Perhaps one of the reasons that Bill Nighy has become more prominent throughout the latter half of his career is the onset of his lined, wisened face that lends itself so well to his acting. He is without doubt one of the greatest British actors around at the moment, boasting his versatility in roles as diverse as seedy pop star Billy Mack in Richard Curtis’s Love Actually and frustrated intellect James Mortmain in Tim Fywell’s adaptation of I Capture the Castle.
Nighy is on top form once again in David Hare’s Page Eight, a film written specifically for the BBC. The cast is top-notch and surely enough to attract scores of viewers wallowing in the Bank Holiday mood; with the promise of Nighy, Rachel Weisz, Michael Gambon and Ralph Fiennes, it is essentially a hybrid of the Harry Potter films and The Constant Gardener. There are several other recognisable British faces: Ewen Bremner (Spud from Trainspotting!), Saskia Reeves (that policewoman from Luther!), Alice Krige (Rachel in the BBC’s adaptation of The Line of Beauty!) and, it seems, several actors from Gervais and Merchant’s Cemetery Junction. Page Eight is chiefly a showcase of British acting talent.
David Hare’s thriller explores the strain in relations between the British government and MI5; the tension between the government’s complicity in unethical activities and the lies it feeds the public; the deconstruction of liberal values in the name of international security. It’s all very topical in light of the Chilcot Inquiry, the ongoing conflict in the Middle East and the never-ending “War on Terror”. The themes are interesting and the plot gripping, but it is strung together by just too many conveniences to ring true.
Nighy is intelligence agent and apparent philanderer Johnny Worricker, and his partner in crime is Gambon’s Benedict Baron. It just so happens that not only are they old friends from university, but Baron is now married to Worricker’s ex-wife too.

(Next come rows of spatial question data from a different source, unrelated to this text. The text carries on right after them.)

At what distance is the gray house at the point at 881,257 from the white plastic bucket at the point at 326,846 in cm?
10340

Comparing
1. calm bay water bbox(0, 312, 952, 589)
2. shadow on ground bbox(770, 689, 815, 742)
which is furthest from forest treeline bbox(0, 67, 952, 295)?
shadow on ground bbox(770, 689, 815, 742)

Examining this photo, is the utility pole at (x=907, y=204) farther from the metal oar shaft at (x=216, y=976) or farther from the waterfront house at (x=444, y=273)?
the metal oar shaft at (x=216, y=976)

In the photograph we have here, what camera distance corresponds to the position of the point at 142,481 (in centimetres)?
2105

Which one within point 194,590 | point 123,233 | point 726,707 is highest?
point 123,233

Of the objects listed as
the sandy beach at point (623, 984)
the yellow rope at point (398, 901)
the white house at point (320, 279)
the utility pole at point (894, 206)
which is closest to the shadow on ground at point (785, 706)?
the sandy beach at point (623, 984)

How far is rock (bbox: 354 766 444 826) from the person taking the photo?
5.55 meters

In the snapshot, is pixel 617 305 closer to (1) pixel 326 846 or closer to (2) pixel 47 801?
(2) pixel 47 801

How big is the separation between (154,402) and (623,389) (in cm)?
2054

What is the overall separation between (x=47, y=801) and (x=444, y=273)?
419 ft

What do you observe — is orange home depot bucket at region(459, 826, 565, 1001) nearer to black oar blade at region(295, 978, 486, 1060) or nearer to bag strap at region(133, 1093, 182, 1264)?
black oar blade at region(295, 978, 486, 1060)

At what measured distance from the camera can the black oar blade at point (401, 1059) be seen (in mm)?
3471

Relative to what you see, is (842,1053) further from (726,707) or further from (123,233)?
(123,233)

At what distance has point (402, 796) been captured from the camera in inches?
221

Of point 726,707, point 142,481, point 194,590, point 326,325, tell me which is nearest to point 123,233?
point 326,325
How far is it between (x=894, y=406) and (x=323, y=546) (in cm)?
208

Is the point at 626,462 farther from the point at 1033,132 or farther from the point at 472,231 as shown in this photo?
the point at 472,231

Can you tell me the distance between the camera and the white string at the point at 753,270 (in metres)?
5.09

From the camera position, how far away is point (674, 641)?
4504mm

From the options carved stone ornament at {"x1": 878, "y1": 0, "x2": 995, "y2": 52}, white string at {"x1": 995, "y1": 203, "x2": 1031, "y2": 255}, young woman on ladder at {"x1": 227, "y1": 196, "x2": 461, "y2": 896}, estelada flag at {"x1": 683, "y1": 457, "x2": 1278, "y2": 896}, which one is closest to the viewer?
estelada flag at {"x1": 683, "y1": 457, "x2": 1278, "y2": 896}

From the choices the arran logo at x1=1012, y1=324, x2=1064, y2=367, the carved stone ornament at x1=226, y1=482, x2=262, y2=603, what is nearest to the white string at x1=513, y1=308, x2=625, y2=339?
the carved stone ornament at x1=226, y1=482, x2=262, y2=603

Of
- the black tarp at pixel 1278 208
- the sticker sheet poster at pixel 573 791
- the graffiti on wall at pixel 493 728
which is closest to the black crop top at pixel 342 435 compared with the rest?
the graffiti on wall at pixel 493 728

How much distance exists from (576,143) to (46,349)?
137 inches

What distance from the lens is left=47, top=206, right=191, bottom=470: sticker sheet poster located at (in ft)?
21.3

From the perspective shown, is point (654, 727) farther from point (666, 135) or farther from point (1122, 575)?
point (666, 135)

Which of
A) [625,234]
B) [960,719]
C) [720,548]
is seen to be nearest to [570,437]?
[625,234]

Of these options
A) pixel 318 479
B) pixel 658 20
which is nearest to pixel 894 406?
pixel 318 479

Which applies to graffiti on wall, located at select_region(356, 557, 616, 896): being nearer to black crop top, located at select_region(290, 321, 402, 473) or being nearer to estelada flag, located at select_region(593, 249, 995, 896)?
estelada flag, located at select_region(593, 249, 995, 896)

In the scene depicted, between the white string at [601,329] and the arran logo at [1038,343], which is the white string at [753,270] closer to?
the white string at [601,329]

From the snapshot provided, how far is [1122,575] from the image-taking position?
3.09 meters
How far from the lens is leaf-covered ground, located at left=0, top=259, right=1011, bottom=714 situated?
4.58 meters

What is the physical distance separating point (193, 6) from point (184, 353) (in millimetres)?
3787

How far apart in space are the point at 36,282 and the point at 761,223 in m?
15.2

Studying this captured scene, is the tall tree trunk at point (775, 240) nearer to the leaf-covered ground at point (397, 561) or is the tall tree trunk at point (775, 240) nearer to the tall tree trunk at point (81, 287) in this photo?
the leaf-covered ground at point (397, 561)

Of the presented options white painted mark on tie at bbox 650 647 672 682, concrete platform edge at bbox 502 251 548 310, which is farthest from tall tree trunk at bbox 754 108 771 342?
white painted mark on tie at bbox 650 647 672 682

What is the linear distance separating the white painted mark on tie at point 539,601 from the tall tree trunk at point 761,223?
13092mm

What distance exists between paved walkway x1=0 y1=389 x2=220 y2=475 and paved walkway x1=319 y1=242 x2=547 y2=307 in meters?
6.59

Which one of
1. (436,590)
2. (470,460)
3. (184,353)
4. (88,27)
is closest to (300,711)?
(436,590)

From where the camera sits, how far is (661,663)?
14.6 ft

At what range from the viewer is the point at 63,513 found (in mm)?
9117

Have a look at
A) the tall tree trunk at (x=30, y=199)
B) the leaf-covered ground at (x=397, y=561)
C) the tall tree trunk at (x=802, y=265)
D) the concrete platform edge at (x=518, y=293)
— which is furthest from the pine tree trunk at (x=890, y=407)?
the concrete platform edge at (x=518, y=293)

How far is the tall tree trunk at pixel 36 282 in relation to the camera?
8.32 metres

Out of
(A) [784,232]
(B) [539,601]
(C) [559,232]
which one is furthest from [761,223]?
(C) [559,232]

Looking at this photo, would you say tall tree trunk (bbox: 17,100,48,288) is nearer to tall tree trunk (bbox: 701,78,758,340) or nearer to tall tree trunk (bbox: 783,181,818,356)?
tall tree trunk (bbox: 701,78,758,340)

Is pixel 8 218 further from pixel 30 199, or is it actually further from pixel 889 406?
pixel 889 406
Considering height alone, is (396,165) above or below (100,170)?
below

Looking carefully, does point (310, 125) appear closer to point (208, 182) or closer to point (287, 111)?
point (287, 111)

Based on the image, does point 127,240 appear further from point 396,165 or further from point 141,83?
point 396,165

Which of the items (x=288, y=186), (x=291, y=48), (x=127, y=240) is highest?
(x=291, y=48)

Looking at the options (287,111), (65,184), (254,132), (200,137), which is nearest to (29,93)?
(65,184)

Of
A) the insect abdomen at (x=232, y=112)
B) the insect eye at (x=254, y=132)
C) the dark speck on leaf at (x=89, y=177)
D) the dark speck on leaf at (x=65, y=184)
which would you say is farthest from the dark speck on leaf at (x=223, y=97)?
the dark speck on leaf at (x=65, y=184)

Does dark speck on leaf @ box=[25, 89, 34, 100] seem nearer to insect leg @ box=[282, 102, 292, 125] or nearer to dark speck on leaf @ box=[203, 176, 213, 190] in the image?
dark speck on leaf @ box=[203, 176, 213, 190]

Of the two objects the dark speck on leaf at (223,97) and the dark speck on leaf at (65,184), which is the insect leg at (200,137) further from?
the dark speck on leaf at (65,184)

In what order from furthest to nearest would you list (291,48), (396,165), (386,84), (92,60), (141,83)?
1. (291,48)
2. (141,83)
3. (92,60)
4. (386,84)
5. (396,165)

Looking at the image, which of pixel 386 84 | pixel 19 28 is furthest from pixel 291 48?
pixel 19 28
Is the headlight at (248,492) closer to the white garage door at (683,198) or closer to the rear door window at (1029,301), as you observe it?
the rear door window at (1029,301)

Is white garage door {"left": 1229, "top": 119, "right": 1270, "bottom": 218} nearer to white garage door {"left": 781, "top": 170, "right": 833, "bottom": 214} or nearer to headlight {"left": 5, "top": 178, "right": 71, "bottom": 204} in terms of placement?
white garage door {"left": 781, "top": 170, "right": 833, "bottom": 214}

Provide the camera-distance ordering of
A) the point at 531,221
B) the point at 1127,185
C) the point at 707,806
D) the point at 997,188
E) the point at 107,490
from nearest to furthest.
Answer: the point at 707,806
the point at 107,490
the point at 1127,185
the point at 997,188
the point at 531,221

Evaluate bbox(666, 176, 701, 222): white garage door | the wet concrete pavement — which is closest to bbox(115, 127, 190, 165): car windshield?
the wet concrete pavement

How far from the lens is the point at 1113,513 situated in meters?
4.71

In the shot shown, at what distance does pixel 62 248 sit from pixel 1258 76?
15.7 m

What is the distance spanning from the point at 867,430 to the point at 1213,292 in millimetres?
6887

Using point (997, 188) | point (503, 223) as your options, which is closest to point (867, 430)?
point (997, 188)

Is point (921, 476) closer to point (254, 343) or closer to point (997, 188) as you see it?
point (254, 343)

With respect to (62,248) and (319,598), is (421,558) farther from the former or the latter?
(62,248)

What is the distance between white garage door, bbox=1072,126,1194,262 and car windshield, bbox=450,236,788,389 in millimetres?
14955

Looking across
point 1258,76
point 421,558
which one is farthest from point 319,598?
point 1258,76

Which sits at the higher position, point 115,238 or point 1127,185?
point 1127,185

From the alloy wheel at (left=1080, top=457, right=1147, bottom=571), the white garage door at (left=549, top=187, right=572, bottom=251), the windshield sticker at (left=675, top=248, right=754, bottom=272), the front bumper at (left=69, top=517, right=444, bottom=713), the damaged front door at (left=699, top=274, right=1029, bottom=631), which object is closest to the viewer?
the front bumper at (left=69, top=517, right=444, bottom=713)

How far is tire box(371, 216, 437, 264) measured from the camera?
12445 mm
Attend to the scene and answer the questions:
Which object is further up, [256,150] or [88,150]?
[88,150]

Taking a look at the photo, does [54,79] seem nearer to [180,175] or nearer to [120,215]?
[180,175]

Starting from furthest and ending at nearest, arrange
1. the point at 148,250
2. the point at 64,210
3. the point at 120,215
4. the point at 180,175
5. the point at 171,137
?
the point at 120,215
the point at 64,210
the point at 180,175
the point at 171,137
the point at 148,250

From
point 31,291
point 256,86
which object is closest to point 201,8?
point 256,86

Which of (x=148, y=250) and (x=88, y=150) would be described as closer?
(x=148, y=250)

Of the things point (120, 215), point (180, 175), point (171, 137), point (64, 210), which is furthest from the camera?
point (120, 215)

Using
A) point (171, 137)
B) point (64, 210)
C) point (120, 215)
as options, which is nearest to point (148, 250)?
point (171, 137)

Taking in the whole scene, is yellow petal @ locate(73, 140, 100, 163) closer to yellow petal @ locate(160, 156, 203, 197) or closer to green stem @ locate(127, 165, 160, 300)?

Another coincidence that rather strains on one’s suspension of disbelief is that at the beginning of the film, Nancy Pierpan, played by the stunning Rachel Weisz, has lived in the flat opposite Worricker for a year without their having met. Worricker discovers that there has been a tragedy in Pierpan’s family and commissions his journalist friend (handy) to fly to Israel and see what he can find. Similarly, a creepy adolescent’s link to Worricker’s workplace would be ridiculously implausible, did he not pop up so much throughout that ultimately, it was all too predictable.
I don’t want to denigrate Page Eight too much; in fact, some of these unlikelihoods have only dawned on me twenty-four hours later. The dialogue, relationships between characters and their development is incredibly well-crafted; for example Pierpan, who could easily be tediously one-dimensional, manages to be as well-rounded a character as possible with such limited exposure. Furthermore, having initially groaned at the seemingly cheap prospect of a relationship between her and Worricker, by the end I found it touching – but I am a hopeless romantic, so perhaps not trustworthy.
Ultimately, David Hare paints acute portrait of the immorality within the institutions by which we are governed; whilst the discovery of American “black sites” and torture of terror suspects may no longer be groundbreaking, one could compare the corruption portrayed by Hare to that exposed by the recent phone-hacking scandal that shed light upon collusion between the government, the media and the police.
Page Eight is also a story of Good Cop/Bad Cop, with Worricker and Baron as the “good cops” struggling against the remainder of MI5 and the British government. Whilst the supporting characters constantly frustrate Worricker by reminding him that “it’s the 21st century” (though I felt this was somewhat far-fetched as his ex-wife’s excuse for their daughter not knowing the identity of the father of her child), the implication is that everyone around Worricker is losing grip on their principles as he strives to obtain justice. Hare seems to be despairing of the moral decay within government, but conceding, in an almost Brechtian sense, that one cannot fully function in certain sections of society without compromising their morals. When Worricker does decide to do “the right thing”, he must compromise affairs of the heart instead. It’s a tough world.
David Hare’s production touches on interesting themes but it just doesn’t bring anything new to the table. It has been several years now since we learned of the dodgy dealings between Britain and the US throughout the War on Terror, much of which one would learn a lot more about by watching the film Rendition. Unfortunately, both governments colluding with Israeli war crimes is also hardly shocking. However, the direction between characters and the marvellous actors cast to play them help make up for both this and the rather implausible circumstances, making Page Eight worth viewing.